» What this exercise asks
• 1. Answer these questions from the article on the 1995 Pan American Games men's 20 kilometres walk:
(a) In which city and on what date was the event held?
(b) How many laps of the track did the race cover?
(c) What did the chief judge show Segura after the race?
• 2. In the article on the 1995 Pan American Games men's 20 kilometres walk, rewrite the paragraph beginning "Held on the track" as a short bulleted list that keeps its main facts.

-- START OF Reading passage --

Men's 20 kilometres walk at the Pan American Games

= Athletics at the 1995 Pan American Games – Men's 20 kilometres walk =

The men's 20 kilometres walk event at the 1995 Pan American Games was held in Mar del Plata on 18 March.

Held on the track (50 laps), the two Mexicans and Pérez dominated the race as the others fell off the back of the lead pack. With two laps to go, the Mexicans used a team effort to box Pérez in behind a lapped walker, losing a couple of strides. A disgusted, future Olympic gold medalist, Pérez threw down his hat and took off in chase. Pérez caught García, but it wasn't until the last 100 metres that he challenged Segura. Responding to the challenge, Segura managed to cross the finish line first. After the race was over, the chief judge located Segura to show him the red paddle for losing contact on the final straight.

-- END OF Reading passage --
-- START OF Information shown --

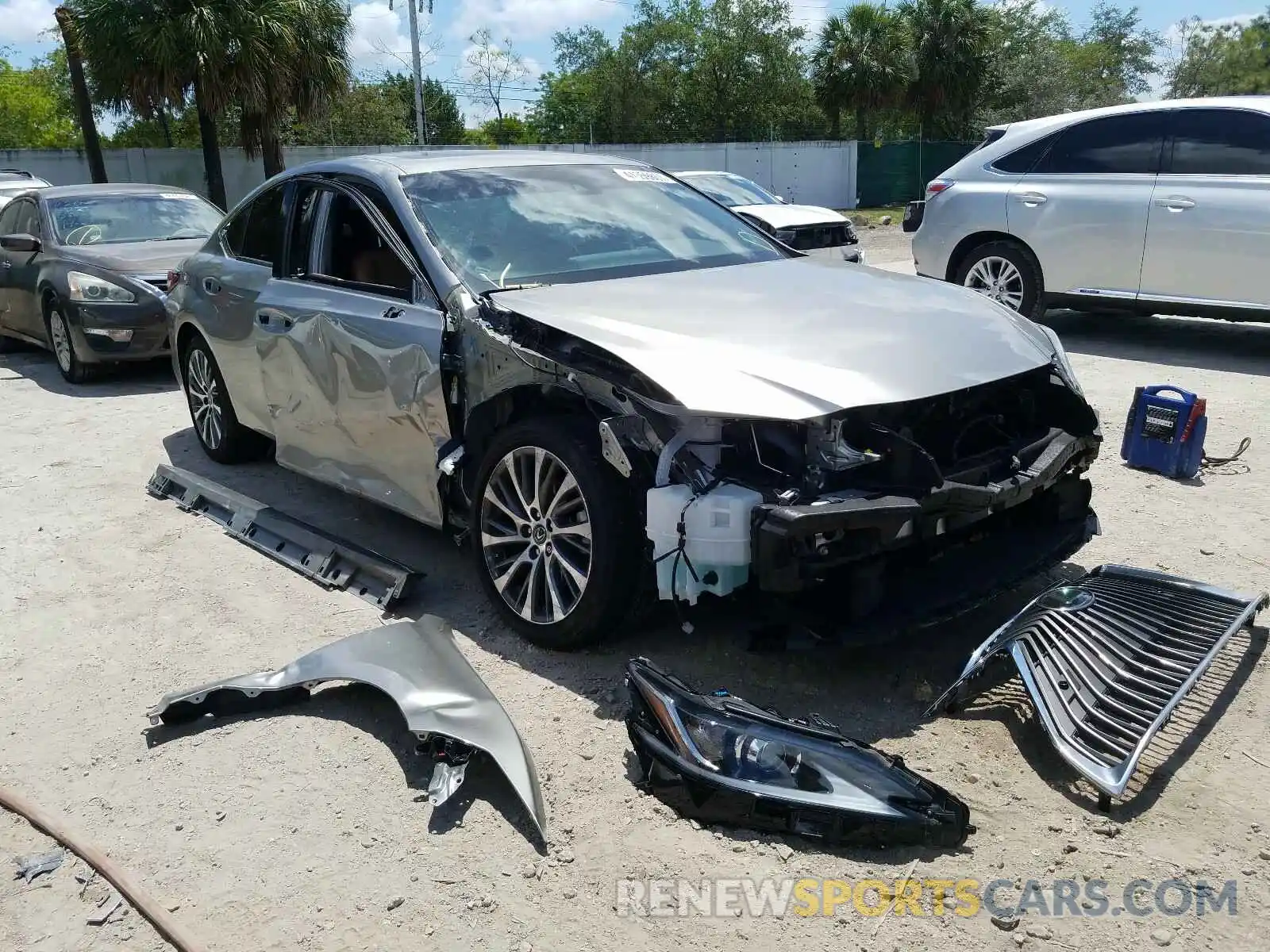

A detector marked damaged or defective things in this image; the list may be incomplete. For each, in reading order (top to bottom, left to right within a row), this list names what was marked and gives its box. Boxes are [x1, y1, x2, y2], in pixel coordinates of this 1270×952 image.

-- END OF Information shown --

» In response
• 1.
(a) Mar del Plata, on 18 March.
(b) 50 laps.
(c) The red paddle, for losing contact on the final straight.

• 2.
- The race was held on the track over 50 laps, and the two Mexicans and Pérez dominated as the others dropped off the lead pack.
- With two laps left, the Mexicans worked together to box Pérez in behind a lapped walker, costing him a couple of strides.
- Disgusted, Pérez threw down his hat and chased. He caught García but did not challenge Segura until the last 100 metres.
- Segura answered the challenge and crossed the finish line first.
- After the race, the chief judge showed Segura the red paddle for losing contact on the final straight.